Somos chamados educadores cristãos e discipuladores para “Sermos Um”, vivendo a unidade que testemunha o evangelho. A unidade ocupa um lugar central na carta aos Filipenses. Paulo exorta a igreja com palavras que ecoam fortemente em nossos dias: “[…] completai a minha alegria, para que tenhais o mesmo modo de pensar, o mesmo amor, o mesmo ânimo, pensando a mesma coisa.” (Fp 2.2). Em um mundo fragmentado e polarizado, essa unidade se torna um testemunho poderoso do Evangelho.
O novo currículo da educação cristã é um instrumento concreto para viver essa unidade. Ele não elimina as particularidades das congregações, mas oferece fundamentos comuns que fortalecem a identidade cristã e Batista. Quando discipuladores e educadores cristãos caminham juntos, compartilham princípios e assumem uma visão comum, o ensino se torna mais coerente e a formação mais profunda.
Paulo aponta Cristo como o modelo supremo dessa unidade: “[…] esvaziou a si mesmo, […]” (Fp 2.7). Esse esvaziamento nos convida a abrir mão de individualismos, resistências e práticas isoladas. Viver esse novo tempo no discipulado é escolher a cooperação, a humildade e o compromisso com o corpo de Cristo, entendendo que ensinar é uma tarefa coletiva, marcada pelo amor e pelo serviço.
- - - -
Sobre a tarefa:
Prossiga com a reflexão acima sobre a unidade na educação cristã, começando logo após a última frase.
- - - -
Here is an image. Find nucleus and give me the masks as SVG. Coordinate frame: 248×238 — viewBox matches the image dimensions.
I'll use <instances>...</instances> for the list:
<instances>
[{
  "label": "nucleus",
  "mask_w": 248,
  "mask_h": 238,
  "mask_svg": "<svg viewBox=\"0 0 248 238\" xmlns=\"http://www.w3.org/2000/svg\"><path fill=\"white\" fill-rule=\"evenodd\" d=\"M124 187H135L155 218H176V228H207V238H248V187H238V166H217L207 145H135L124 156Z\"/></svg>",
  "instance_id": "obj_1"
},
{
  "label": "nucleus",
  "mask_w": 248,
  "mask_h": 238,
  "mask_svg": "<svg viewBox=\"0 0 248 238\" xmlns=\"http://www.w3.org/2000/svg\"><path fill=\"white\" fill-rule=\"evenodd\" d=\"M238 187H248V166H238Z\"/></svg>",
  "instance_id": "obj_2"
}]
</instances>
- - - -
Resposta do exercício:
Portanto, educadores cristãos e discipuladores, tenham em vocês o mesmo sentimento que houve em Cristo Jesus (Fp 2.5). Neste novo ano, sejam intencionais em conhecer o novo e em colocá-lo em prática, caminhando em unidade com toda a comunidade batista (Fp 2.2). Perseverem em oração pela própria vida, apresentando continuamente suas petições ao Senhor (Fp 4.6), para que o Espírito Santo desperte em vocês sede de conhecimento, disposição para servir, ensinar e edificar vidas (Fp 1.9; 2.13). Assim, vivam o chamado de Deus e sejam uma bênção em 2026 (Fp 1.6; 4.9).